» **Exercise brief**: Below are several records. Retype exactly those lines running from the one with "Конструирование по замыслу" through the one with "Конструирование по теме", end lines included, and no others.

--- Data listing ---

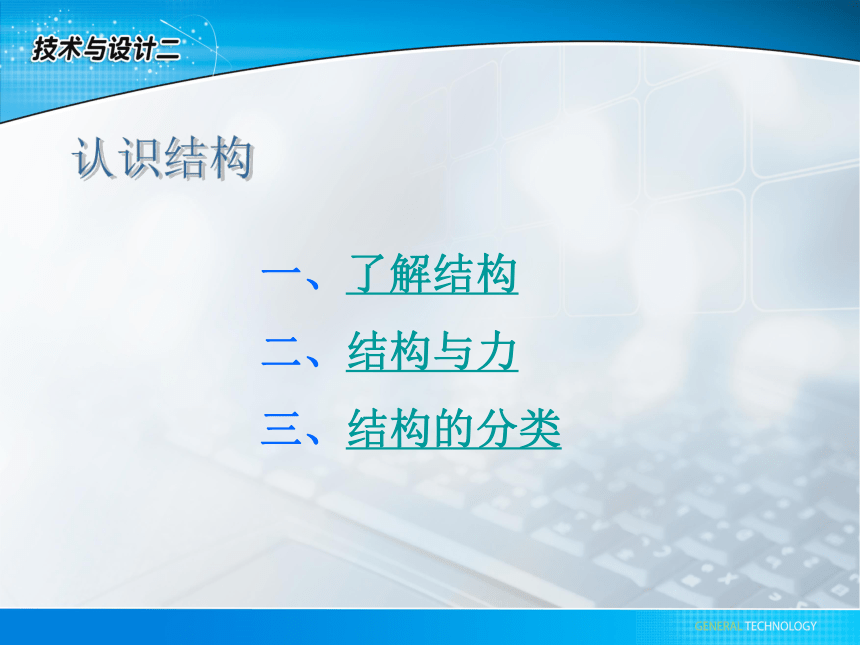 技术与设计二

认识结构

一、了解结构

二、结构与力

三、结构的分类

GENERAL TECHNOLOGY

---
--- Data listing ---

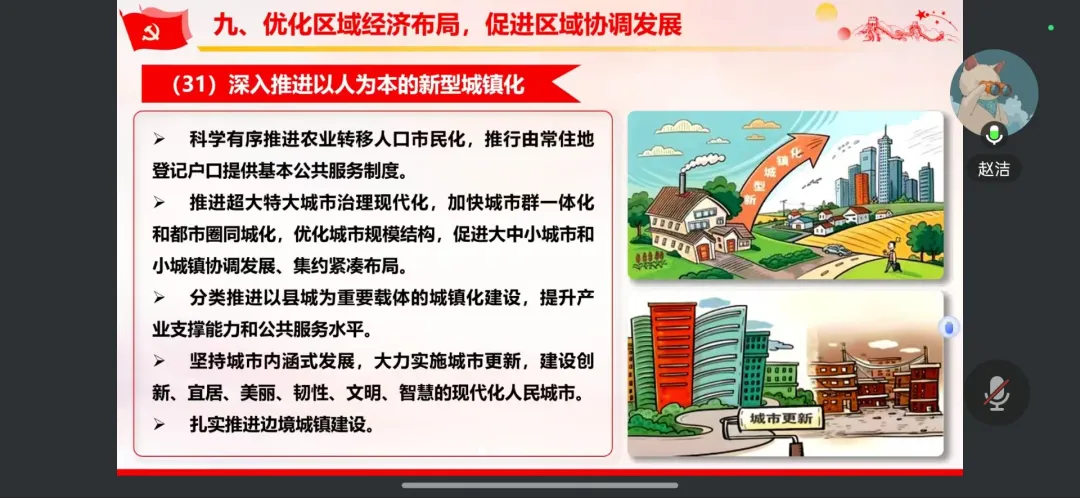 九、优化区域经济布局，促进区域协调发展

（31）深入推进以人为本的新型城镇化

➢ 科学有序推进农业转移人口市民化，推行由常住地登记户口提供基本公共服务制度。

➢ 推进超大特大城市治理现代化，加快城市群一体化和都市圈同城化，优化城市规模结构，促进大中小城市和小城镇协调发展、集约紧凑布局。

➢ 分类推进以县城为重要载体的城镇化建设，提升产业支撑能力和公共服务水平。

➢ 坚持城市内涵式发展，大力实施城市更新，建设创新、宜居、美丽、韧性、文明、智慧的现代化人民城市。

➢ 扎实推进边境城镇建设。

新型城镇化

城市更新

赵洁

---
--- Data listing ---

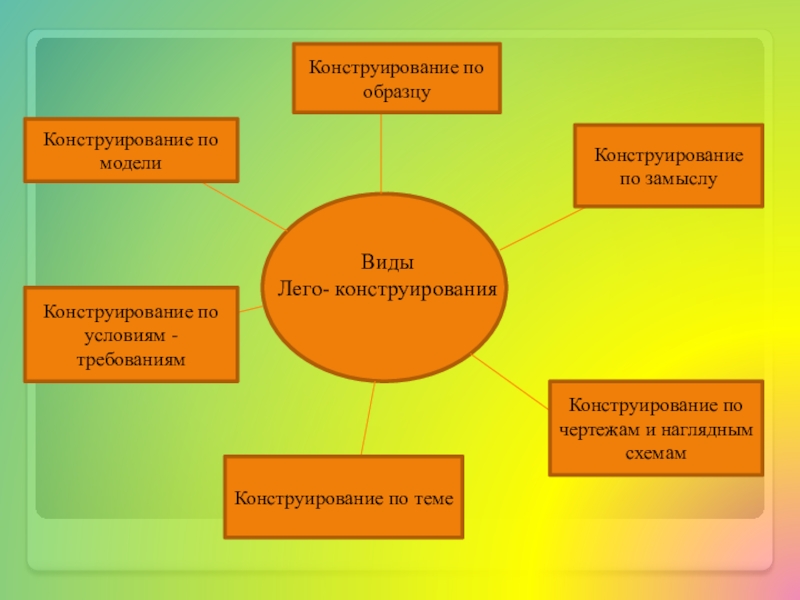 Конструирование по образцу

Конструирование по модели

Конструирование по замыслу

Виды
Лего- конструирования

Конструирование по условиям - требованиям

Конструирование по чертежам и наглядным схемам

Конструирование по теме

---

» **Answer box**:
Конструирование по замыслу

Виды
Лего- конструирования

Конструирование по условиям - требованиям

Конструирование по чертежам и наглядным схемам

Конструирование по теме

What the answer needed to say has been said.